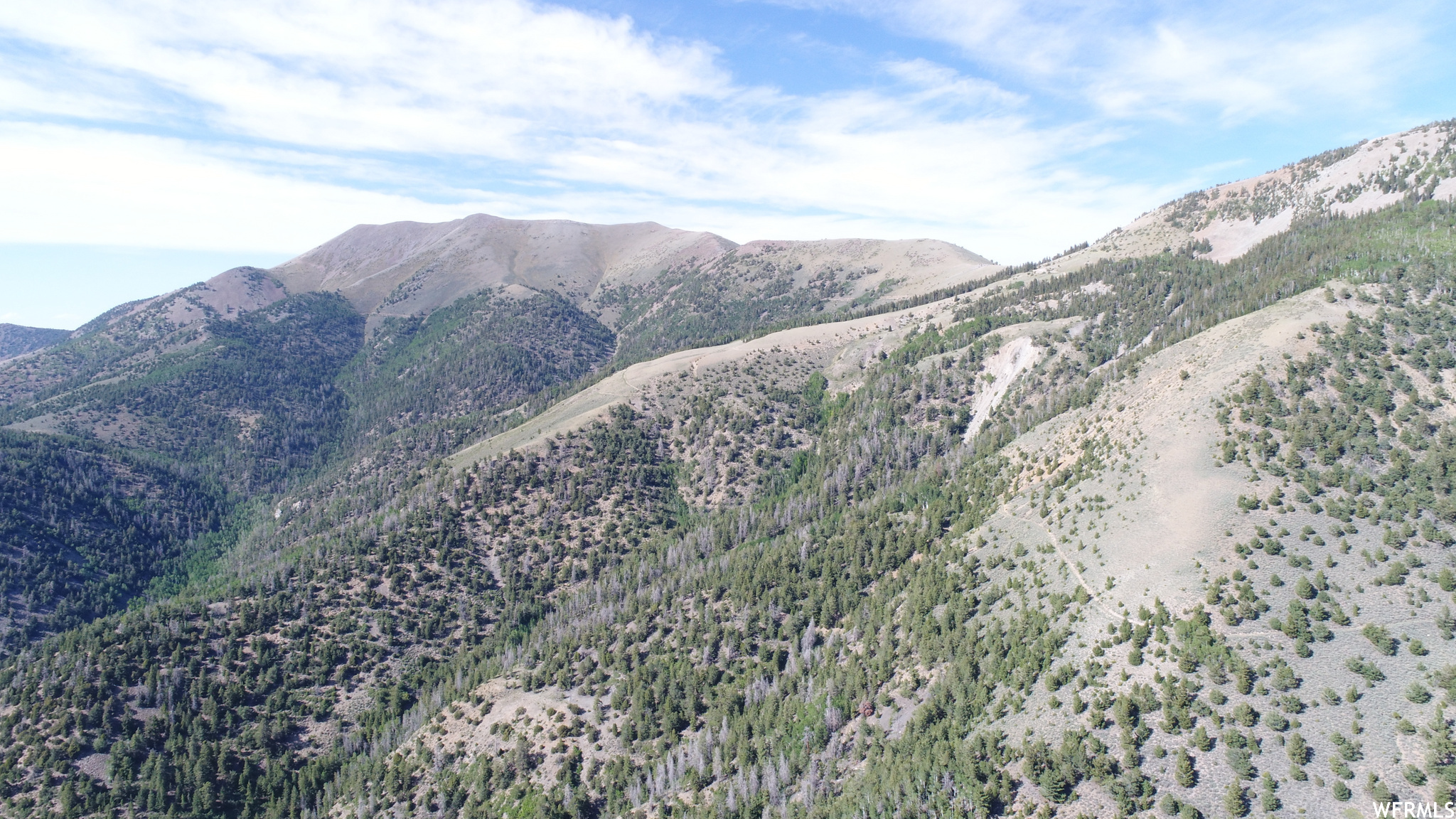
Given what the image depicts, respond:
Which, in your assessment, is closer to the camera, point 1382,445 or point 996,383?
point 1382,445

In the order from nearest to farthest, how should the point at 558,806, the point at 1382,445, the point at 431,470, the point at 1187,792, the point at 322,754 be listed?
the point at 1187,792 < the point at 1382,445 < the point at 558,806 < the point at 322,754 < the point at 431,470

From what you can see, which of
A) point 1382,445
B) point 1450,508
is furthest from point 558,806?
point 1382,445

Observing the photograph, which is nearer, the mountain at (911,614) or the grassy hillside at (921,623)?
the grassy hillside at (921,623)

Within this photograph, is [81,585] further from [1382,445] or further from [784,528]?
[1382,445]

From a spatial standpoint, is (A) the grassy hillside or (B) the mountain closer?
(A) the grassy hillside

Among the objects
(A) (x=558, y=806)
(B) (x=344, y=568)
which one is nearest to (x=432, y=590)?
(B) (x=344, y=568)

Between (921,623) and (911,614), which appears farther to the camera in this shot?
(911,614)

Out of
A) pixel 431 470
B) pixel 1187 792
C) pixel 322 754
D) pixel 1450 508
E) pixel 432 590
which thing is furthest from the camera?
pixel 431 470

************

### GIVEN PROBLEM
Retype all of the material above word for word, leaving out the pictures.

### EXERCISE SOLUTION
Given what the image depicts, respond:
Which, in your assessment, is closer to the camera, point 1382,445 or point 996,383?
point 1382,445

In the order from nearest to farthest, how should the point at 558,806, the point at 1382,445, the point at 431,470, the point at 1187,792, the point at 322,754 be listed?
the point at 1187,792 < the point at 1382,445 < the point at 558,806 < the point at 322,754 < the point at 431,470

From what you can see, which of
A) point 1382,445
B) point 1450,508
is furthest from point 558,806?
point 1382,445

Observing the photograph, which is nearer, the mountain at (911,614) or the grassy hillside at (921,623)?
the grassy hillside at (921,623)

Within this photograph, is [81,585] further from [1382,445] or further from [784,528]?
[1382,445]

From a spatial standpoint, is (A) the grassy hillside or (B) the mountain closer?
(A) the grassy hillside

Among the objects
(A) (x=558, y=806)
(B) (x=344, y=568)
which one is nearest to (x=432, y=590)?
(B) (x=344, y=568)

Between (921,623) and (911,614), which appears farther to the camera in this shot?
(911,614)

Out of
A) pixel 431 470
B) pixel 1187 792
C) pixel 322 754
D) pixel 1450 508
E) pixel 432 590
which thing is furthest from the camera?
pixel 431 470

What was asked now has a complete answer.